## Requirement 1
In the forum thread below, which lens did Peanuts say was used for shot 4?

## Selection
--------------------

The only disappointment is your location.  You would be one I, and any other photographer, would be lucky to collaborate with.  If you ever move to Chicago, you're hired.

You are what wedding photographers aspire to be.  Again, nicely done.

Sincerely,

Nick Tornabene


----------



## rubbertree (Jan 7, 2009)

Peanuts said:


> Thanks for the comments.
> 
> Rubbertree for 4 I used the 24-70 and for 8 I am quite certain it was the 135mm



Thank you for that. The 24-70 is my next lens to buy. I love seeing spectacular work done with it.


----------



## twocolor (Jan 7, 2009)

beautiful work!  I love that although the temple was where the wedding took place, you were able to give them such a large variety of photos that don't look "standard temple-y".  Sometimes those temple wedding pictures can start to look all the same.  Great job!!!


----------



## Craddie (Jan 8, 2009)

Amazing work - gorgeous shots.


----------



## iflynething (Jan 8, 2009)

Those are simply fantastic. I love your work....always have.

What was the ligthing set-up on #10. That looks great!.......

Edit: I should start reading posts. From the looks of the shot, I thought you had a couple flashes set up around the room.....

~Michael~


----------



## Kanikula (Jan 9, 2009)

Brittany, your work as always is so inspirational! :thumbup:


----------



## Arch (Jan 9, 2009)

ah must have missed this one!

Its all been said Brittany, you just get better and better. The only thing i can suggest at this point is that you just keep pluggin it and become as well known in your area (and elswhere) as you can... you should be at the top end of the wedding photographer spectrum and you should be reaping all the rewards.

Excellent series! :thumbup:


----------



## federerphotography (Jan 13, 2009)

Stunning work.

I have a question, do you find your clients request more 'closeup' stuff? I really really dig on imagery like 1, 2, 14, 15 (effecitvely, landscape photography with people in them) and LOVE creating it. 
But I find my clients don't find shots like 4, 5, 11, 12, 19 'close up' enough to count... (thus I purposely get 'close ups') ... What is your experience with the matter?


----------



## bigtwinky (Jan 13, 2009)

I don't have much to add that has not already been said.  I love looking at your work, it gives great inspiration to new comers like myself.


----------



## Terri Walsh (Jan 23, 2009)

awesome work girl!!!


----------



## Peanuts (Jan 25, 2009)

Helloo.. I have been taking a bit of a forum hiatus with university coming back into full swing. EEps!

Thanks for the comments.. I appreciate every single one 

federerphotography:  I am starting to wonder if your couples want nose shots or something   No, I know what you mean.  I do typically have images taken closer up as well but my 'style' I guess one might say definitely leans more towards that of wider and including more of the landscape, so.. that is what they expect.  I actually at a recent client meeting had one of them say what really drew them to my work was the use of 'negative space' so.. *shrug*.  Now that you mention it, I think I do more 'close-up' work during the engagement shoot and a little bit wider for weddings.  Need to watch that actually... I'll stop rambling now


----------



## Wyjid (Feb 3, 2009)

i very jealous that you got a winter wedding, it's something i've always wanted to do. But where are you? it's -26 and there's no snow on the ground (well different days i guess) it's to bad though. i've always wanted to do snow shots.


----------

--------------------

Spatial reasoning records:
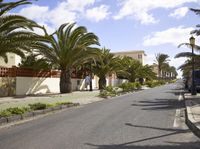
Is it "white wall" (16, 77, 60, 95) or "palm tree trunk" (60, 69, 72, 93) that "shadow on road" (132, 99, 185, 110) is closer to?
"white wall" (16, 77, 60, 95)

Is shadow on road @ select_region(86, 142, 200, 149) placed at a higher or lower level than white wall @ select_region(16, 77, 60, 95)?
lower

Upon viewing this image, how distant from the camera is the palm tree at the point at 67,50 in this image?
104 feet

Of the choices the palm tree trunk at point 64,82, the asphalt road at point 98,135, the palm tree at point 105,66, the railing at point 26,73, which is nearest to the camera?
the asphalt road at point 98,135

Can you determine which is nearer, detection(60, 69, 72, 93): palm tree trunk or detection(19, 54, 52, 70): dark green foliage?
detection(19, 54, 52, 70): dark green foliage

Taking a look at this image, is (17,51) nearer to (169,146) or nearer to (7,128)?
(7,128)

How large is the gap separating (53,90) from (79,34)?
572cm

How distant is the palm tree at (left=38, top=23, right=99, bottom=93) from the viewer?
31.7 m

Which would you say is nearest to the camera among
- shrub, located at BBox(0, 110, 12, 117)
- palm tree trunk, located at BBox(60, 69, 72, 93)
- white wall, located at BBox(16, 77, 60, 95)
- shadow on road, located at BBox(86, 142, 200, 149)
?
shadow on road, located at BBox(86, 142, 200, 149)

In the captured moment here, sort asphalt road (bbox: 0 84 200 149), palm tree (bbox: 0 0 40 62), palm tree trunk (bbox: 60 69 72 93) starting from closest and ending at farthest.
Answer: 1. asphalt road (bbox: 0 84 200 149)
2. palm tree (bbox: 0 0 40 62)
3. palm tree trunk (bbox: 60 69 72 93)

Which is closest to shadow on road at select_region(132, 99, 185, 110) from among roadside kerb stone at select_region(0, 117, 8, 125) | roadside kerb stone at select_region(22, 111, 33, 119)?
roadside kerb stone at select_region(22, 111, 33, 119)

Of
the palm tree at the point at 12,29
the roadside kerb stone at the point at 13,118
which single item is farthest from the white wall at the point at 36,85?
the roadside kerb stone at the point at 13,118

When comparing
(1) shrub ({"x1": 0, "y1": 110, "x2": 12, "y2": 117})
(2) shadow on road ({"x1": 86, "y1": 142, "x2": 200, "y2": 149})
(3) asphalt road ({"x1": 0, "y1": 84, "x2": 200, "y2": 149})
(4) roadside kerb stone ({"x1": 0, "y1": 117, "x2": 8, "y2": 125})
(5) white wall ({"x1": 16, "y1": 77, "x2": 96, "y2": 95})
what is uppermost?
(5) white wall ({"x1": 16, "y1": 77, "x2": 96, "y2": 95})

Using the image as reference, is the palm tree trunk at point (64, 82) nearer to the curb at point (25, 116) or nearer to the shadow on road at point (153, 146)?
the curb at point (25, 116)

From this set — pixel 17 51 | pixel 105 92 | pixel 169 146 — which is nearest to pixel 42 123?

--------------------

## Requirement 2
Copy the entries from their start through the line containing "3. palm tree trunk (bbox: 60 69 72 93)", swapping "railing" for "fence" and leaving everything else unchanged. Omit the pictures.

## Exercise result 1
The 24-70.

## Exercise result 2
Is it "white wall" (16, 77, 60, 95) or "palm tree trunk" (60, 69, 72, 93) that "shadow on road" (132, 99, 185, 110) is closer to?
"white wall" (16, 77, 60, 95)

Is shadow on road @ select_region(86, 142, 200, 149) placed at a higher or lower level than white wall @ select_region(16, 77, 60, 95)?
lower

Upon viewing this image, how distant from the camera is the palm tree at the point at 67,50 in this image?
104 feet

Of the choices the palm tree trunk at point 64,82, the asphalt road at point 98,135, the palm tree at point 105,66, the fence at point 26,73, which is nearest to the camera?
the asphalt road at point 98,135

Can you determine which is nearer, detection(60, 69, 72, 93): palm tree trunk or detection(19, 54, 52, 70): dark green foliage?
detection(19, 54, 52, 70): dark green foliage

Taking a look at this image, is (17,51) nearer to (169,146) or nearer to (7,128)?
(7,128)

How large is the gap separating (53,90) from (79,34)?
572cm

How distant is the palm tree at (left=38, top=23, right=99, bottom=93) from the viewer?
31.7 m

Which would you say is nearest to the camera among
- shrub, located at BBox(0, 110, 12, 117)
- palm tree trunk, located at BBox(60, 69, 72, 93)
- white wall, located at BBox(16, 77, 60, 95)
- shadow on road, located at BBox(86, 142, 200, 149)
?
shadow on road, located at BBox(86, 142, 200, 149)

In the captured moment here, sort asphalt road (bbox: 0 84 200 149), palm tree (bbox: 0 0 40 62), palm tree trunk (bbox: 60 69 72 93) starting from closest and ending at farthest.
Answer: 1. asphalt road (bbox: 0 84 200 149)
2. palm tree (bbox: 0 0 40 62)
3. palm tree trunk (bbox: 60 69 72 93)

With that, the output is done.